Answering your questions:
> * I assume you aren't shelling out :). Do you have any additional helper libraries on top of the Terraform code base to make it more of a a programmatically consumable API, as apposed to an end user application?
We in fact are. There are lots of security concerns you have to consider with this. We published a library to make this easier: https://github.com/hashicorp/terraform-exec
> * Are you still pointing at a directory with resources defined in HCL, or are the resources defined programmatically?
HCL mixed with the JSON flavor of HCL for programmatically generated stuff. Variables in JSON format also programmatically generated.

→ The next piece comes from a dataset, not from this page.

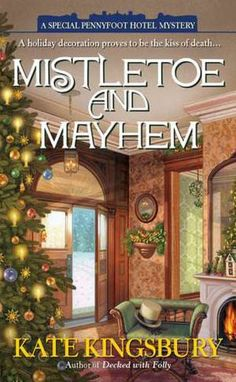 Mistletoe and Mayhem (A Special Pennyfoot Hotel Mystery Series #6) by Kate Kingsbury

> * What are you using for state storage?
We output it to a file and handle this in an HCP microservice. We encrypt it using the customer-specific key with Vault and store it in a bucket that only the customer-specific credential has access to. If there is an RCE exploit somehow in our workflows, they can only access that customer's metadata.
> * What is the execution environment for the programmatic Terraform process? Since Terraform uses external processes for plugins, I've hit some issues with resource constraints around the max number of process sysctl's in containerized environment where I have multiple Terraform processes running in the same container.
Containers in HCP and VMs in Terraform Cloud due to increased isolation requirements. HCP has less strict requirements because the Terraform configs and inputs are more tightly controlled.